→ **GIVEN PASSAGE**
Mining Company That Adhered To CBA Entitled To Terminate Worker With Osteoporosis
At a West Virginia coal mine, an inside bunker attendant responsible for monitoring an underground belt haulage system was injured as a result of a fall. She previously had been diagnosed with osteoporosis. Several months later, she informed the mining company that she was ready to return to work, but the company’s workers’ compensation administrator concluded that her osteoporosis precluded a return to work after a physician evaluation. At the time, the worker was 52 years old and not yet eligible for retirement, and the worker brought suit alleging that she was wrongfully terminated because of the company’s fear of future workers’ compensation claims.
Under the Collective Bargaining Agreement (“CBA”) that governed the worker’s employment, an employee could not be terminated for medical reasons unless a majority of three physicians agree “that there has been a deterioration in physical condition which prevents the Employee from performing [her] regular work.” Here, the employee-approved physician and the employer-approved physician disagreed, but the “tie-breaking” physician selected by the parties agreed that the worker should not return to work. After filing a union grievance, the union challenged the mining company’s refusal to let the worker return to work, but an arbitrator denied the grievance based solely on the contractual language of the CBA cited above.

→ **TASKS FOR THIS EXERCISE**
a – In the second paragraph of the passage about the coal mine worker with osteoporosis, list the physicians by how each was approved or selected.
b – Write the next paragraph of the passage about the mining company and the worker with osteoporosis, picking up after its final sentence.

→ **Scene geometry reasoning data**
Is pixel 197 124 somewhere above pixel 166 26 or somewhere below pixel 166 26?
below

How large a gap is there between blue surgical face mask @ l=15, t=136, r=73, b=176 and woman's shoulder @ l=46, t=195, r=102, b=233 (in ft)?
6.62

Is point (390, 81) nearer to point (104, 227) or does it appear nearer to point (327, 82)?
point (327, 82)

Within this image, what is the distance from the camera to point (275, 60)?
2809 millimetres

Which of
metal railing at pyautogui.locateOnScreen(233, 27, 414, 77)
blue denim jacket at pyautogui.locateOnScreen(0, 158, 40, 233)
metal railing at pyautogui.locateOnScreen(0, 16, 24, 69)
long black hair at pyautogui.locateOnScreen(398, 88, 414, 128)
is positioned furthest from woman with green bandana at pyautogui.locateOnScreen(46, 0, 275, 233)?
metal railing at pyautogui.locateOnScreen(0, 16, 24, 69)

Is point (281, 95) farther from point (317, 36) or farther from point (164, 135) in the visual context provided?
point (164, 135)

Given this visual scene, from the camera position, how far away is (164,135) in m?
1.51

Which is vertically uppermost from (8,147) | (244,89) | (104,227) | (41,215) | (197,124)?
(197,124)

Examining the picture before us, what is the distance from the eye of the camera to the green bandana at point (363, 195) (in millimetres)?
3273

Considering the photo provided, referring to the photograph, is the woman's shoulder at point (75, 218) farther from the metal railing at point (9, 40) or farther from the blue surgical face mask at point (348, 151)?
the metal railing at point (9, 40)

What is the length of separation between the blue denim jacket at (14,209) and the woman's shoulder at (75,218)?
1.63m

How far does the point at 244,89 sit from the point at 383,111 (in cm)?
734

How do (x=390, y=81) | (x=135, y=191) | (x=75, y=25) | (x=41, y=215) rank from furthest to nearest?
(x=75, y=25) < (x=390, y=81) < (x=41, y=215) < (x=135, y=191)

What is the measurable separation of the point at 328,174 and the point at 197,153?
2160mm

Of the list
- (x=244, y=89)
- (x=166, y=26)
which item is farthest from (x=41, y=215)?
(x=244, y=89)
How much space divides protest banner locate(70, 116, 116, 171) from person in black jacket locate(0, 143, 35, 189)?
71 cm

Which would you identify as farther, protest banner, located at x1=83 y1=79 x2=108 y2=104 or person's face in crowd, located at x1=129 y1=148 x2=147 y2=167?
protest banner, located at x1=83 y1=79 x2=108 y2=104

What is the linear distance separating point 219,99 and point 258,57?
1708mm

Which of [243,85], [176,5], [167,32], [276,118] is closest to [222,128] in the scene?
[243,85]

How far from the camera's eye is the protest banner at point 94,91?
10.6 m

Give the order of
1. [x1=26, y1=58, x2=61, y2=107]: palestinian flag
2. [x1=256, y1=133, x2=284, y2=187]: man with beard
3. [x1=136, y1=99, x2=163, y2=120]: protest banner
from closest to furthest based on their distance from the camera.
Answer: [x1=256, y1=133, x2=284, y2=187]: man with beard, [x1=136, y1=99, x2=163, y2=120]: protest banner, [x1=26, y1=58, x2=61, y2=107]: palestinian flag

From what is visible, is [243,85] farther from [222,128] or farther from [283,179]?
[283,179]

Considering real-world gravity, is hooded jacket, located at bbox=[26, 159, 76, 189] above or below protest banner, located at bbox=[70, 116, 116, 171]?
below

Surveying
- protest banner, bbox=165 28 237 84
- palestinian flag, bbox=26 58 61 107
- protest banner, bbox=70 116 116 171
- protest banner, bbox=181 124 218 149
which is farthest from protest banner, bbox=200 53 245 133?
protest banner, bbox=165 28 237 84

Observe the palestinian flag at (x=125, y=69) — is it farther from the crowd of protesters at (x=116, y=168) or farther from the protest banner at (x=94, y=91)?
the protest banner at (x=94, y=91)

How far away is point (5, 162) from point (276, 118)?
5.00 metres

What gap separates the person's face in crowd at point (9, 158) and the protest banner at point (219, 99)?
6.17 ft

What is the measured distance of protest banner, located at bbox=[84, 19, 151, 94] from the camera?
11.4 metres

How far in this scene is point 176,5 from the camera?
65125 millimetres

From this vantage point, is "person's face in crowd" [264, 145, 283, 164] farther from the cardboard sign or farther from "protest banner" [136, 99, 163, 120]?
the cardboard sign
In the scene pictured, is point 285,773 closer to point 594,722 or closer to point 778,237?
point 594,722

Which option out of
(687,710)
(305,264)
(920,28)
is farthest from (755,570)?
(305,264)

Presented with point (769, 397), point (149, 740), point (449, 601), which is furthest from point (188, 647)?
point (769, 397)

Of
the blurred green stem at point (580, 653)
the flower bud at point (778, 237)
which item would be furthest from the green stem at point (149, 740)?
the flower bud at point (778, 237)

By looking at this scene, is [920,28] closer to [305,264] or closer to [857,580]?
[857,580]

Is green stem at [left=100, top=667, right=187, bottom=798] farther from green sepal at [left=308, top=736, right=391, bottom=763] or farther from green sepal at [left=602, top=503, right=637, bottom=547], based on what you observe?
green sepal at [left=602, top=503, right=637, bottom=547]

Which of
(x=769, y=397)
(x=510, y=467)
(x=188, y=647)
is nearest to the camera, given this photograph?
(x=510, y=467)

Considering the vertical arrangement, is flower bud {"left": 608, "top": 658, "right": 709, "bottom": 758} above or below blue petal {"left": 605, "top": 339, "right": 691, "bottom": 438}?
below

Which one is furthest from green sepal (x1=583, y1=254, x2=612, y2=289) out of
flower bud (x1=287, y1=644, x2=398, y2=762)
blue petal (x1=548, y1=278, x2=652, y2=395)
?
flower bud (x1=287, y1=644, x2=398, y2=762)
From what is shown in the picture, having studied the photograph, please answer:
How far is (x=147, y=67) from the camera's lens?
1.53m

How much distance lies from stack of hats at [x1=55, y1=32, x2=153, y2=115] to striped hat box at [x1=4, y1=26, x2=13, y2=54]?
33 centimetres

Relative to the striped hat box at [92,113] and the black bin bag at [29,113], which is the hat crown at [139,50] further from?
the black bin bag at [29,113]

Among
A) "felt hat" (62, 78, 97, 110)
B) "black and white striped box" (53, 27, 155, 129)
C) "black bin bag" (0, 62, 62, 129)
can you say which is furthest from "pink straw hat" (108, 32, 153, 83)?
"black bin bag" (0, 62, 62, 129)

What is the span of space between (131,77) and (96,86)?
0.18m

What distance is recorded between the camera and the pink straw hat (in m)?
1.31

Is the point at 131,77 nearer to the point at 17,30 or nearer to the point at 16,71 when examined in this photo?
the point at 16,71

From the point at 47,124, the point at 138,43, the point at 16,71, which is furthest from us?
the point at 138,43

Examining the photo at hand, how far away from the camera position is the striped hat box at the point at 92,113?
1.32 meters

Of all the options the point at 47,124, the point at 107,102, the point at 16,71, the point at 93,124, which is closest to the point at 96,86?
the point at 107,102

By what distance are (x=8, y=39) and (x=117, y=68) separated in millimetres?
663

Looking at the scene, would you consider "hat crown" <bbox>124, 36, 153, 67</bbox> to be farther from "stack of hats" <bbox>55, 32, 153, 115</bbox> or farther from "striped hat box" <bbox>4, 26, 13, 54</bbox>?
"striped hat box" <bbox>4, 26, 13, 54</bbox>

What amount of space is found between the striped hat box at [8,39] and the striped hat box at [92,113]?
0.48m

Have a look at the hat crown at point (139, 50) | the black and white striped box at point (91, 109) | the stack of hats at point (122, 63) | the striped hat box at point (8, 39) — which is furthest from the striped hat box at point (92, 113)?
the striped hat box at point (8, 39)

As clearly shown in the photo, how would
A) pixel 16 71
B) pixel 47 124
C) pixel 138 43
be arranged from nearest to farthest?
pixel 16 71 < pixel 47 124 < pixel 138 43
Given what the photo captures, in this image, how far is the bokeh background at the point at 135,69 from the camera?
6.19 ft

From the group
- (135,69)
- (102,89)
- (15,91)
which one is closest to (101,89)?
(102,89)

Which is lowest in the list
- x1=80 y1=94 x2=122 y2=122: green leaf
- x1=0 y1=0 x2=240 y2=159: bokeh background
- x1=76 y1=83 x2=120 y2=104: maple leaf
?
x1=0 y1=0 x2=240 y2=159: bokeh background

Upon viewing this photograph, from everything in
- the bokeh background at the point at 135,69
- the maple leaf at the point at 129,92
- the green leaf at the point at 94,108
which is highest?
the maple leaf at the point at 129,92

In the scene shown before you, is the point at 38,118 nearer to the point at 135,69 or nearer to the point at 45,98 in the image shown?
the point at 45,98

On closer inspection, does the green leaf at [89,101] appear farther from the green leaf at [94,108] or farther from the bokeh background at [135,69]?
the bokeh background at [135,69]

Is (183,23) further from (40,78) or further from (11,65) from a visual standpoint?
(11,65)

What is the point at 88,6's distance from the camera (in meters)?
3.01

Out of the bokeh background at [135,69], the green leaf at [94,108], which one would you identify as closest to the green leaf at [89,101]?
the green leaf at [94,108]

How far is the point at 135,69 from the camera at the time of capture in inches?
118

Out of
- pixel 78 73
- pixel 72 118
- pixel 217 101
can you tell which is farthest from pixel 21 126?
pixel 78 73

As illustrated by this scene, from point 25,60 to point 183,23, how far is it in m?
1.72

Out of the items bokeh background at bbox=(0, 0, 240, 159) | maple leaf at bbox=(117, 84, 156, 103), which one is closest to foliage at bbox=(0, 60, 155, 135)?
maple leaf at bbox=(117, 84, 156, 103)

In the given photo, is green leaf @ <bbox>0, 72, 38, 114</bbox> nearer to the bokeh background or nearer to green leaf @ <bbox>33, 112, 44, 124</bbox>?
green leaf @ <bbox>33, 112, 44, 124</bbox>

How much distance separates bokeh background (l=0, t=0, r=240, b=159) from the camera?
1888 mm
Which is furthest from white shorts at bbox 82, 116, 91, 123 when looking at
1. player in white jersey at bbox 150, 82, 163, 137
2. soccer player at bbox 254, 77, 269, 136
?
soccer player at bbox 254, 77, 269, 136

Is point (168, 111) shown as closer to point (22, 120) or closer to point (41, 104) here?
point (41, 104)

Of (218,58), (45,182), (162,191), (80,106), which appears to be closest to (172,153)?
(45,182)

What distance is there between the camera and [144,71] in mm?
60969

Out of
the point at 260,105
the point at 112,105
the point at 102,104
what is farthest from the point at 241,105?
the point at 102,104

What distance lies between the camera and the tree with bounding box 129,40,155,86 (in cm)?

→ **RESPONSES**
a –
- The employee-approved physician
- The employer-approved physician
- The "tie-breaking" physician selected by the parties

b –
The U.S. District Court for the Northern District of West Virginia granted summary judgment to the mining company on all of the worker’s claims. The court concluded that the worker failed to satisfy the nexus requirement to establish a prima facie case of retaliatory termination for filing a workers’ compensation case, and that the worker was unable to show that an inference existed demonstrating the filing of the workers’ compensation case was a significant factor in the company’s decision to terminate her. The court also granted summary judgment to the company on the worker’s claims under the West Virginia Human Rights Act and her claim that terminating her because osteoporosis prevented her from returning to work was a practice that had a disparate impact on women.